** Requirement **
According to the passage on Ontario electricity regulation, what two methods does Ontario currently use to procure supply?

** Exercise passage **

§ §

This problem is especially acute for electricity projects, because the time between the announcement of a project or program and when the costs of the project or program have to be recovered, can be several years, even decades. This allows one government to announce a policy and another government to be in power when the projects have to be paid for.

The standard solution to the time-inconsistent preference problem is the creation of independent regulatory agencies with a mandate to review the cost of projects before they are undertaken and ensure that they are economically sustainable. If so, their costs can be recovered from customers. This works for both customers, who have an agency responsible for insulating them from overly ambitious and unplanned spending programs, and investors, who have confidence that the cost of approved projects can be recovered.

The creation and maintenance of independent regulatory agencies thus demonstrates a “credible commitment” that government policies will be sustained over the long term, creating an investment environment where private capital is prepared to invest in infrastructure on an ongoing basis: “Credible commitment capacity has been shown to be necessary for economic growth and investment, because it provides a guarantee against public expropriation for economic actors.”[20]

The creation of independent agencies to review infrastructure investment is not foreign to Ontario and, indeed, is not foreign to the Ontario energy sector. The OEB, as mentioned earlier, provides economic regulation of gas and electricity infrastructure projects and costs. Under this regime, Ontario utilities procure billions of dollars of infrastructure a year, and the costs are reviewed and, if prudently incurred, collected from customers. However, Ontario has never adopted this model for electricity supply procurements. Instead, it continues to allow procurement choices to be dictated by the short-term desires of the government and its procurement agents.

Ontario’s Experience with Reviewing Electricity Plans

Under the current regime, Ontario has two methods of procuring supply: (i) formal directives from the government to the IESO, and (ii) IESO-led procurement initiatives under its Market Rules. The line between the two is fairly blurry, because there is no visibility into the role of the government in the Market Rule process. It is therefore not clear how IESO-led procurements are influenced or controlled by government.

§ §

[Stored data]
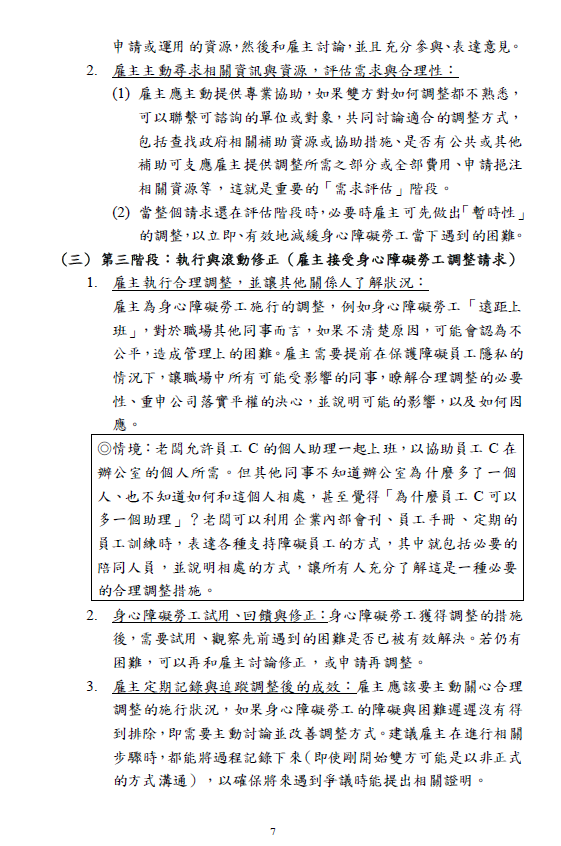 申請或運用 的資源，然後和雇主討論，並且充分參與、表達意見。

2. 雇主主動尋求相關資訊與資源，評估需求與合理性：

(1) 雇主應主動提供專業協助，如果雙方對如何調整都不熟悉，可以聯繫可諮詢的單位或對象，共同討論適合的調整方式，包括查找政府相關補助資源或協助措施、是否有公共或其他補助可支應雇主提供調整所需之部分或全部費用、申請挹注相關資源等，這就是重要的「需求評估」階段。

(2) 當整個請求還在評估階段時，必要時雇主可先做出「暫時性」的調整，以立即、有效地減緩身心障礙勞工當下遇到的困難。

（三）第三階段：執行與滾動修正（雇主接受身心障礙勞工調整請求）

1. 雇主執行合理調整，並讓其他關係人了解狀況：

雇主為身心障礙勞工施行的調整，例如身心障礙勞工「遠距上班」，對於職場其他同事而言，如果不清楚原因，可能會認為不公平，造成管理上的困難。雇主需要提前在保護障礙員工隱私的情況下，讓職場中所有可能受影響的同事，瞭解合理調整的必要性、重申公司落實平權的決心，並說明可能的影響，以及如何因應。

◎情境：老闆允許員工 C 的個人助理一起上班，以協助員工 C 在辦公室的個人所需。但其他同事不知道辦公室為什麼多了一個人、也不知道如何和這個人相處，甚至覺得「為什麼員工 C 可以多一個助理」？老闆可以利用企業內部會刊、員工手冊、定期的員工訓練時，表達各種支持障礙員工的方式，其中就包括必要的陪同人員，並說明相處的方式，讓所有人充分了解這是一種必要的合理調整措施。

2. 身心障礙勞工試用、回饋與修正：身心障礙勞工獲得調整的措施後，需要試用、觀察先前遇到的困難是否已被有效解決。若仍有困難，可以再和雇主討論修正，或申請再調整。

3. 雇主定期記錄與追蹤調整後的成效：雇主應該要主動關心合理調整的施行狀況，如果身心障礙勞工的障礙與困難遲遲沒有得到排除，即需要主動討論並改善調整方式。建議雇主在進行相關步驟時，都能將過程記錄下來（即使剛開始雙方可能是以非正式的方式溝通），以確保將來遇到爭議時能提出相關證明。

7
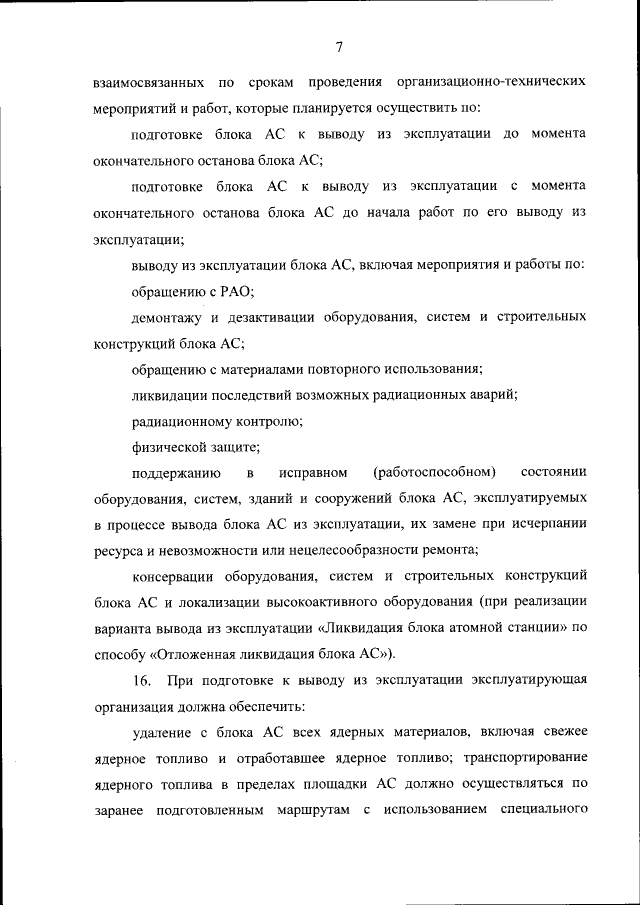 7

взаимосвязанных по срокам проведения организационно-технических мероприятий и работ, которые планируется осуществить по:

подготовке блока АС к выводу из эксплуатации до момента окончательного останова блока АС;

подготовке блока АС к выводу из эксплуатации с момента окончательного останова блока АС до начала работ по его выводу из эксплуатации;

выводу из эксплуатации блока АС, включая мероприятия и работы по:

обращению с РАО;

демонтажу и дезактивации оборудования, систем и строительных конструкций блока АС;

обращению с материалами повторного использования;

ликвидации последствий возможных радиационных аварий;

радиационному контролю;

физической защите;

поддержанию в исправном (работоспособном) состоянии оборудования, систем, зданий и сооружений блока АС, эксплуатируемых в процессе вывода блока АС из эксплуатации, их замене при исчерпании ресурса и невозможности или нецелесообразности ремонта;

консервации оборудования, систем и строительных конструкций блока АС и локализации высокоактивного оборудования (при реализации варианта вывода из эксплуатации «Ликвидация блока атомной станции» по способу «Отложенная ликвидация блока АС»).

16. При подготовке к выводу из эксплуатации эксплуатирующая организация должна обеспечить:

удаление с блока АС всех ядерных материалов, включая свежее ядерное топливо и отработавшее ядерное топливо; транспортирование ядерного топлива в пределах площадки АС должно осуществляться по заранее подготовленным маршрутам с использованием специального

§ §

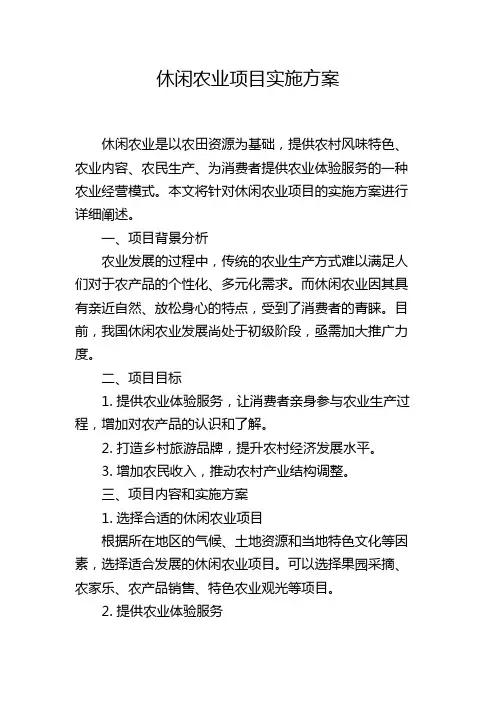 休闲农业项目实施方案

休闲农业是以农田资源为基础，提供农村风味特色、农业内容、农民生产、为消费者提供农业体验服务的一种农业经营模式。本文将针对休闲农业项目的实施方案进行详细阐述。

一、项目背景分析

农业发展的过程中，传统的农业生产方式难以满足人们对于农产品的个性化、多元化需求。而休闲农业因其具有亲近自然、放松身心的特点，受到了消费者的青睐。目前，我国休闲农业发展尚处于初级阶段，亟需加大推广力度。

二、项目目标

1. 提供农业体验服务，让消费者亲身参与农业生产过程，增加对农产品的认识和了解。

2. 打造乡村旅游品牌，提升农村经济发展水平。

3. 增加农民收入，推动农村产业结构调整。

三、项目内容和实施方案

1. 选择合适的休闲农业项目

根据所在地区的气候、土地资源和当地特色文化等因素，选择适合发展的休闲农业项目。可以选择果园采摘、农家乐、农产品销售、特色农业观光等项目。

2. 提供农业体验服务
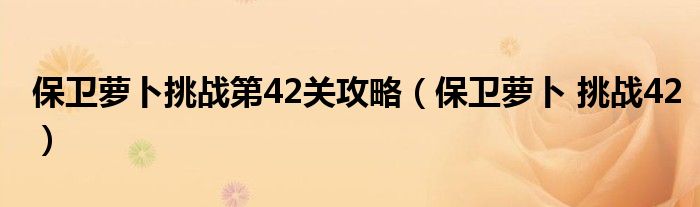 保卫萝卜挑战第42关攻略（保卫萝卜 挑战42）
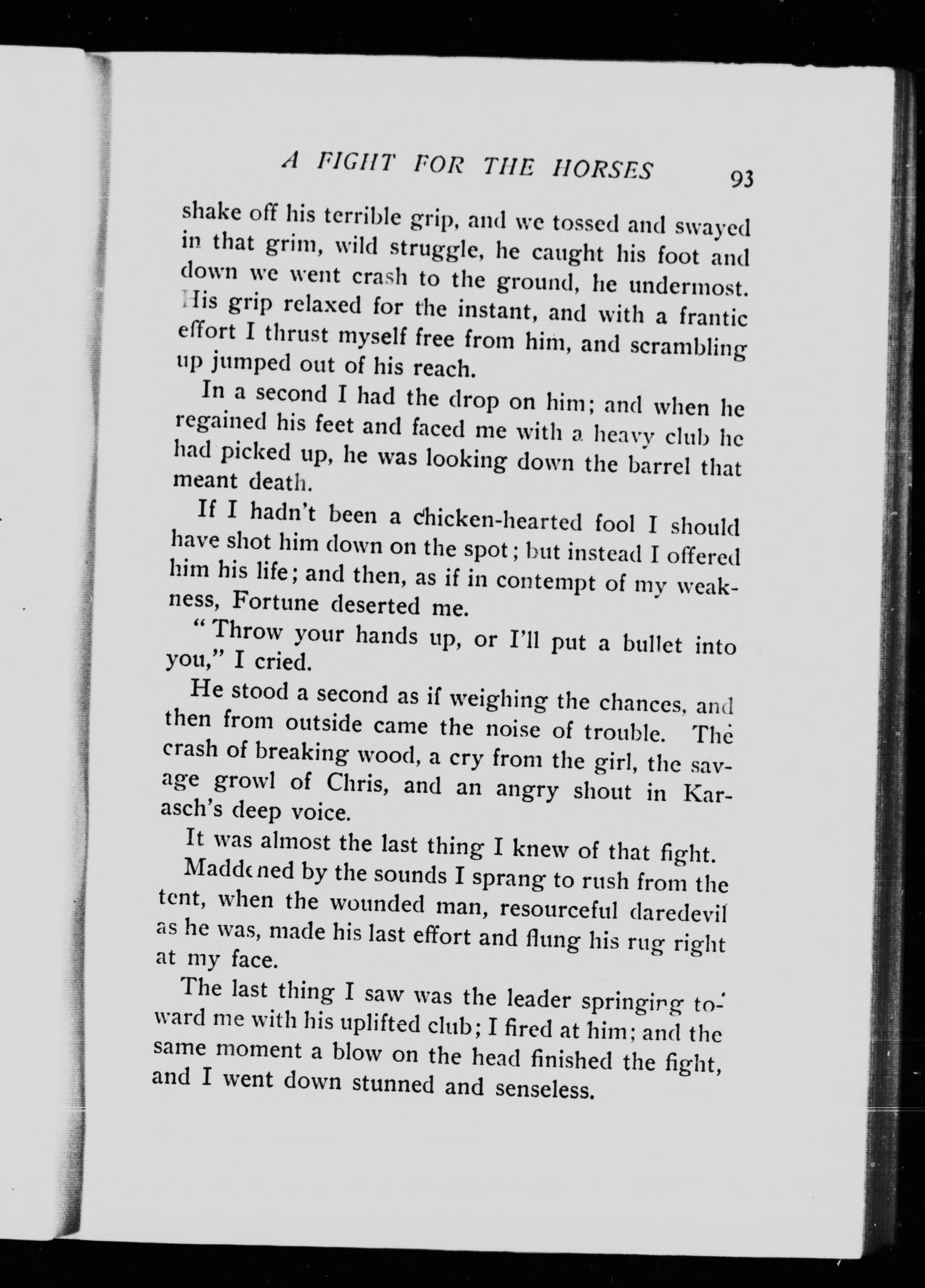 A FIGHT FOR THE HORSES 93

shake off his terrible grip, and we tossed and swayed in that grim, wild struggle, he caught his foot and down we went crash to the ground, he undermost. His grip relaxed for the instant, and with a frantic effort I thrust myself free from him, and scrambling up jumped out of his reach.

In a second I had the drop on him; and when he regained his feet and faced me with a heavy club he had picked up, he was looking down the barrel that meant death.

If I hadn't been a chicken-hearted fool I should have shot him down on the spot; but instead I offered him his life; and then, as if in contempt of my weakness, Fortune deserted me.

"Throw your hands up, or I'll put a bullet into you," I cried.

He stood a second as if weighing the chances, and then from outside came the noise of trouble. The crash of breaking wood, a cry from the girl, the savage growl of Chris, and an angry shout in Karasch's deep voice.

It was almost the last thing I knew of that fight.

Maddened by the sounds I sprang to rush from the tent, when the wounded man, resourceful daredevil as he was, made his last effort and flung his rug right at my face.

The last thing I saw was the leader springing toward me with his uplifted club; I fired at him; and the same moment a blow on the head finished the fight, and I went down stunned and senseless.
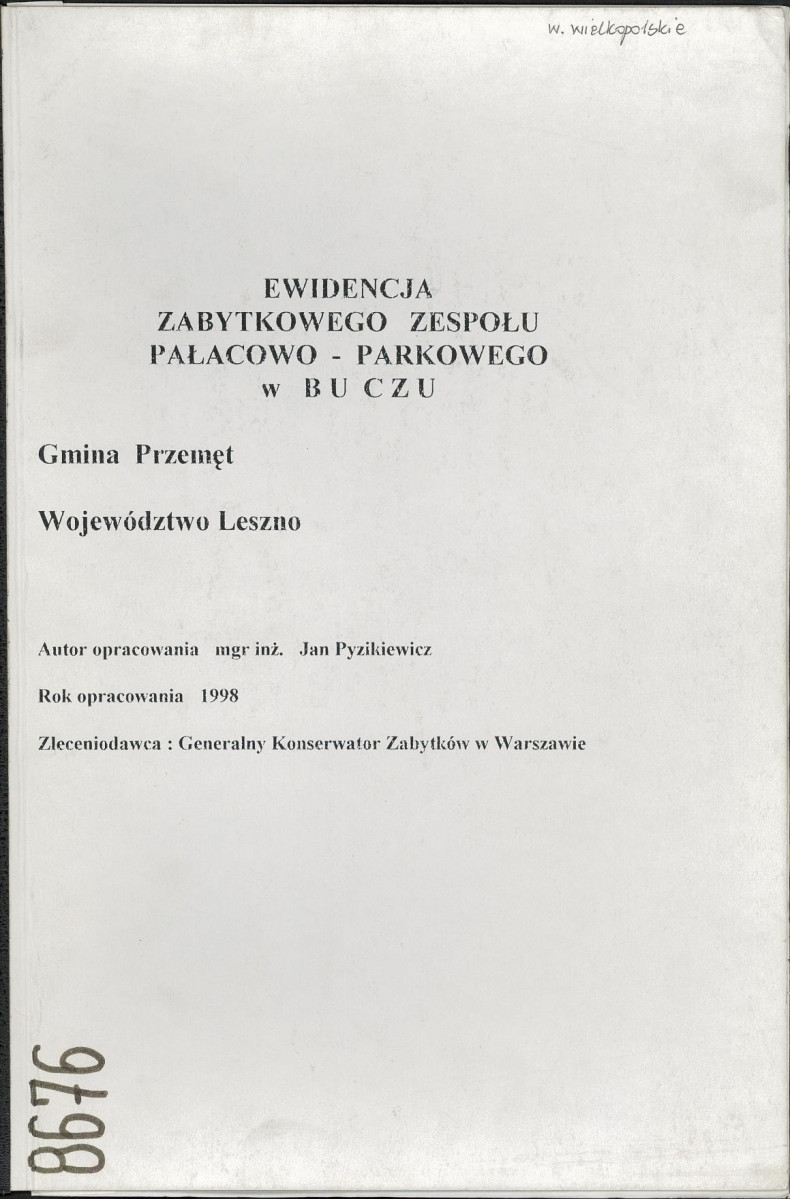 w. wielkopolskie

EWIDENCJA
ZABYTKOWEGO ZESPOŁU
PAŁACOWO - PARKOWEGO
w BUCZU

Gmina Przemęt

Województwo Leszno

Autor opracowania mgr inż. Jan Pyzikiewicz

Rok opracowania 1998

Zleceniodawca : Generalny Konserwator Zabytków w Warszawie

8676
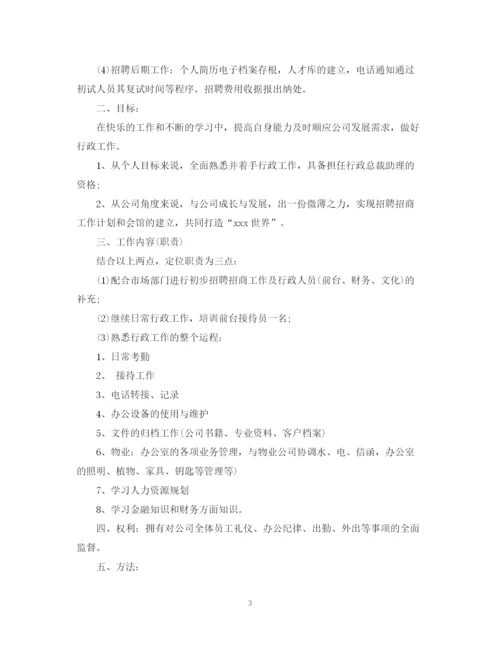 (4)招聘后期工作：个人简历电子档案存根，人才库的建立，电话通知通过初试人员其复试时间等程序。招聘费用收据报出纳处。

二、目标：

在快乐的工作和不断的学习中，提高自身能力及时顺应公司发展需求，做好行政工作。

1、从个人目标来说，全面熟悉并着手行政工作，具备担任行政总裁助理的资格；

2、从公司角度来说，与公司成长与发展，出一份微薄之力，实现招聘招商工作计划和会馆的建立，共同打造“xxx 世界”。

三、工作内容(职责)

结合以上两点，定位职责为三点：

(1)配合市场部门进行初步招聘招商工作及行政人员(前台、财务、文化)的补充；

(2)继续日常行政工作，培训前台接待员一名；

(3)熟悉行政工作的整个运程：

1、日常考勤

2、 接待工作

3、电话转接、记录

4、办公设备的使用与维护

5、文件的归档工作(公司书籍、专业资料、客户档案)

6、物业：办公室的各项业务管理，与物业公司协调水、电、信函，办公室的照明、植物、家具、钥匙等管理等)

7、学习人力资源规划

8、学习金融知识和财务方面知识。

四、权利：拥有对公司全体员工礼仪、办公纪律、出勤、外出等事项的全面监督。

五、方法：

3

§ §

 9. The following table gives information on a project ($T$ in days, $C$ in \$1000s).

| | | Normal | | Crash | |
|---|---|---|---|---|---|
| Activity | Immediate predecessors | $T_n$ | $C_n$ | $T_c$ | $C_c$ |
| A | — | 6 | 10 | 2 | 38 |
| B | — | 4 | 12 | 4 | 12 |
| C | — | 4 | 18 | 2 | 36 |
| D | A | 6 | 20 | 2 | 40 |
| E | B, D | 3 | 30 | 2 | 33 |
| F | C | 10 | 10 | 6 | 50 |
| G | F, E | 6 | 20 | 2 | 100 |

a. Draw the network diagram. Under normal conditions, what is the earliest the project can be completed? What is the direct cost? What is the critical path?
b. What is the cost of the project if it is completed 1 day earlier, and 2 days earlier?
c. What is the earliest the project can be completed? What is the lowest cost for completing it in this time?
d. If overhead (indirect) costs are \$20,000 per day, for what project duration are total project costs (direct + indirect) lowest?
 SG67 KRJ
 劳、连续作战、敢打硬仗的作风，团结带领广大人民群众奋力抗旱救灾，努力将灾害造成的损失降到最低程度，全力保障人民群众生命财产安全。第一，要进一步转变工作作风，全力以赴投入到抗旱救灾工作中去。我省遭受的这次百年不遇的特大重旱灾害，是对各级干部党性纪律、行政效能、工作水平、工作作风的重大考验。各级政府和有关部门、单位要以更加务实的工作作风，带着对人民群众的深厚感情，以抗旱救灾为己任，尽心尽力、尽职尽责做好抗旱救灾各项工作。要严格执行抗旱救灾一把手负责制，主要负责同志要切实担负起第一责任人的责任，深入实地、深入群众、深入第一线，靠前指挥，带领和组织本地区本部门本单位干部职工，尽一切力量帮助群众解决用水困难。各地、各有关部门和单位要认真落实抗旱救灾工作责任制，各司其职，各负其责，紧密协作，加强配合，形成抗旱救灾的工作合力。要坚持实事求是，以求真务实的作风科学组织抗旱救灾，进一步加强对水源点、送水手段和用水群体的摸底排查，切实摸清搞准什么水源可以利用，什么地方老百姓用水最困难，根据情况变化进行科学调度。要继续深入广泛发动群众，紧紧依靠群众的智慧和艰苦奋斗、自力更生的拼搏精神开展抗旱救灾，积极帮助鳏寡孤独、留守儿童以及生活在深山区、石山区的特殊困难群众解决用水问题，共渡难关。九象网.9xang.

§ §

** Response **
Formal directives from the government to the IESO, and IESO-led procurement initiatives under its Market Rules.